Asia Divisions Deepen after South Korean Missile Defense Deployment

On Friday, Seoul’s Defense Ministry and the US Defense Department announced their joint decision to deploy the Terminal High Altitude Air Defense system in South Korea. The first battery will be placed to protect American forces on the peninsula against a North Korean missile attack.

China reacted within hours, lodging protests with both South Korea and the US. Then on Monday the Chinese foreign ministry continued its tantrum, threatening, in the words of spokesman Lu Kang, to impose “relevant measures” against South Korea.

South Korea’s deployment of THAAD, as the Lockheed Martin-built system is known, is a setback for Chinese attempts to move Seoul away from Washington and marks an end of President Park Geun-hye’s moves to entice China to abandon North Korea.

These two failed initiatives will have long-lasting consequences. The most important of them looks like a division of North Asia into two camps, one centered on China and the other on the US. In short, Asia is beginning to break down into groupings last seen during the Cold War.

China, in many ways, is a driver of this process. Beijing, Bonnie Glaser of the Center for Strategic and International Studies says, “miscalculated” in its attempts to prevent South Korea from agreeing to deploy THAAD. The Chinese, returning to the thinking of the tributary era, thought they had power over the South Koreans and attempted to intimidate them, badly overreaching.

But Beijing does not appear to be pulling back after its setback.
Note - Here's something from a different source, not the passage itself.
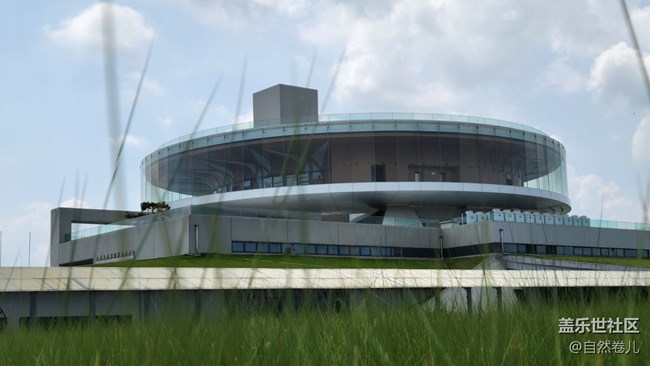 【北龍湖畔】讓我們蕩起雙槳~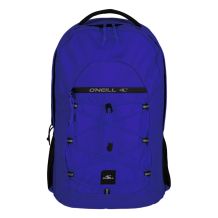 NOWY PLECAK O'NEILL BOARDER PLUS SURF THE WEB BLUE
Instead, the Chinese look like they are attempting to punish the South by increasing cooperation with its mortal enemy, the Democratic People’s Republic of Korea. As Cai Jian of Shanghai’s Fudan University predicts, “Beijing’s relationship with Pyongyang will get better.”

And as Lee Jung-nam of Korea University notes, China might ease sanctions on the North. Moreover, Lee thinks South Korea will have a harder time getting Beijing’s cooperation.
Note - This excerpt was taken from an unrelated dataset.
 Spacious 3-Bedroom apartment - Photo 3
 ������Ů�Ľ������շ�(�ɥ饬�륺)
The changes are so momentous that Lee believes there could be a “new Cold War” with China, Russia, and North Korea on one side and the US, South Korea, and Japan on the other.

At one time, South Korea thought it might be able to avoid taking sides and play the crucial swing role in North Asia. President Roh Moo-hyun, playing to his young constituency, once offered to “mediate” between Washington and Pyongyang as if his nation were a neutral bystander.  

In 2005, he wanted South Korea to develop a “balancing role,” switching sides on an issue-by-issue basis between the “northern alliance” of Beijing, Moscow, and Pyongyang and the “southern alliance” of Washington and Tokyo. “The power equation in Northeast Asia will change, depending on the choices we make,” he said, with more than a touch of the confidence evident in Seoul at the time.

Beijing, if it still retained its once-deft touch, would encourage Seoul, even after it agreed to the THAAD deployment, to aspire to the balancer role. But Chinese foreign policy has become increasingly hard-headed in this decade, and China seems destined to push South Korea more firmly into its alliance with Washington.

America’s best diplomatic weapon in Asia is China, because by being so aggressive Beijing makes it easy for Washington to maintain strong ties there. Chinese policymakers must recognize this reality, yet they have maintained their course and may well double down. That, among other things, should be a cause for alarm in capitals in the region and elsewhere.